I’ve never regretted my decision to leave the UK and move to Spain. It’s been hard work, but without a doubt worth the effort. Unlike many expats, I don’t surround myself with my compatriots, speak only English, or pack my case with English products when I visit. However, there are a few things that I do miss, although on the whole I do manage to live quite happily without them …
I’m not sure if you can get this vegetarian product in the US. In the UK, Quorn is available in a wide range of products, from veggie sausages and mince to ready meals. I have found a few products available locally, but at €6 a packet I think I’ll manage without (that’s three times the price in the UK).
Again, this might be an English thing, but I absolutely adore custard. In the UK, you can buy it pretty cheaply ready-made in cartons and cans. Of course, it’s available in Spain … at a price. I demand cheap custard!!
Daffodils are one of my favourite flowers, and after the long, dreary English winter it was always cheering to see the masses of ‘daffs’ start to appear. In Spain (probably because of the different climate), they’re only seen in pots, not grown in vast swathes as in the UK.
One of the downsides of moving abroad is that you tend to see less of your family. This is fine if you don’t like them! I miss mine, but the good news is that it’s so easy to keep in touch these days, and I do enjoy it when I see them.
Everyone who moves to Spain, no matter where they come from, comments that they thought TV was bad in their own country until they came to Spain. It’s terrible. UK TV has a much greater variety of decent programmes, but the only way to watch it here is to pay exorbitant satellite subscriptions.
Oh, for an English library … As a lifelong bookworm, I think that this is the aspect of UK life I miss most. The local libraries don’t have a great selection of English books, and although bookshops stock a good range of novels, it’s naturally at a premium. Fortunately, I managed to pick up a large bundle of books from someone leaving town, and I do mean large. They’ll keep me going for ages.

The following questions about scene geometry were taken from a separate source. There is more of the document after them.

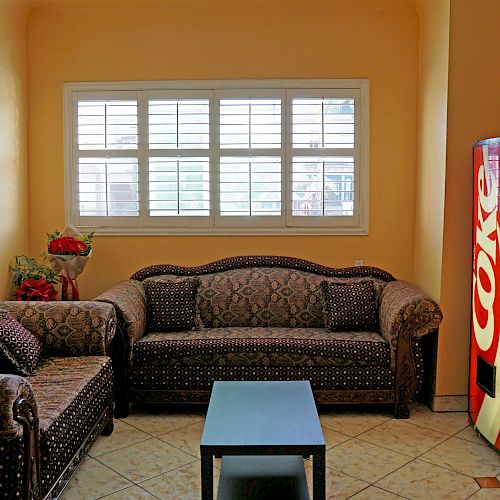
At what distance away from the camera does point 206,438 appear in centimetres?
251

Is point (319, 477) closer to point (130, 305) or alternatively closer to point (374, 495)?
point (374, 495)

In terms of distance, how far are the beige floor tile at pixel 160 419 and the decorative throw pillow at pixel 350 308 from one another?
3.61 ft

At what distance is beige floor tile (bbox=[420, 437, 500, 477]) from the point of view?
10.5 ft

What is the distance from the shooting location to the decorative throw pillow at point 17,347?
3146 millimetres

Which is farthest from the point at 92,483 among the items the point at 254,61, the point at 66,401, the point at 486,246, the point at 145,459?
the point at 254,61

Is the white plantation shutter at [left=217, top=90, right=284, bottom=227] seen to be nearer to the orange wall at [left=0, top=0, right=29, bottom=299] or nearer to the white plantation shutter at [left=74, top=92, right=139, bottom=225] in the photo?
the white plantation shutter at [left=74, top=92, right=139, bottom=225]

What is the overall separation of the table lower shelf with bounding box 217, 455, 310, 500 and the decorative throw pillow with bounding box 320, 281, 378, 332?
1.53 m

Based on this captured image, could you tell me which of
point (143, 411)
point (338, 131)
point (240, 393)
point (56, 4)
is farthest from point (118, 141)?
point (240, 393)

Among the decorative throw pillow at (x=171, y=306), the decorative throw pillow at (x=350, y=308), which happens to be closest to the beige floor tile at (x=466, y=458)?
the decorative throw pillow at (x=350, y=308)

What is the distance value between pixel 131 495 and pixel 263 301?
6.32 feet

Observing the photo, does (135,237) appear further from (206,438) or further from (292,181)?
(206,438)

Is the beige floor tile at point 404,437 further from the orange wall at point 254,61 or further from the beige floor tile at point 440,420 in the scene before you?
the orange wall at point 254,61

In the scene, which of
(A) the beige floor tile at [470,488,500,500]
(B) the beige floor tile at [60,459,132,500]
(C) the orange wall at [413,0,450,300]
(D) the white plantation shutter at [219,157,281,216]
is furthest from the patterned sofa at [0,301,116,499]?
(C) the orange wall at [413,0,450,300]

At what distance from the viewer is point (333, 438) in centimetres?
364
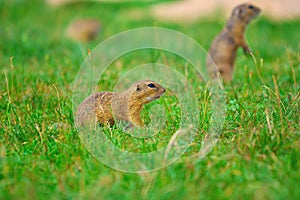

Spanish cakes are dull, unless you go to a pasteleria and pay a small fortune for a tiny cake that is gone in one bite. The supermarkets tend to have nothing but plain cakes that are hardly worthy of the name. Time to get baking, I guess.
I had intended to list 8 items, but do you know, I just can’t think of an 8th. I tried, I really did. But no. There just isn’t that much that I miss!
Is there anything that you couldn’t live without if you left your own country?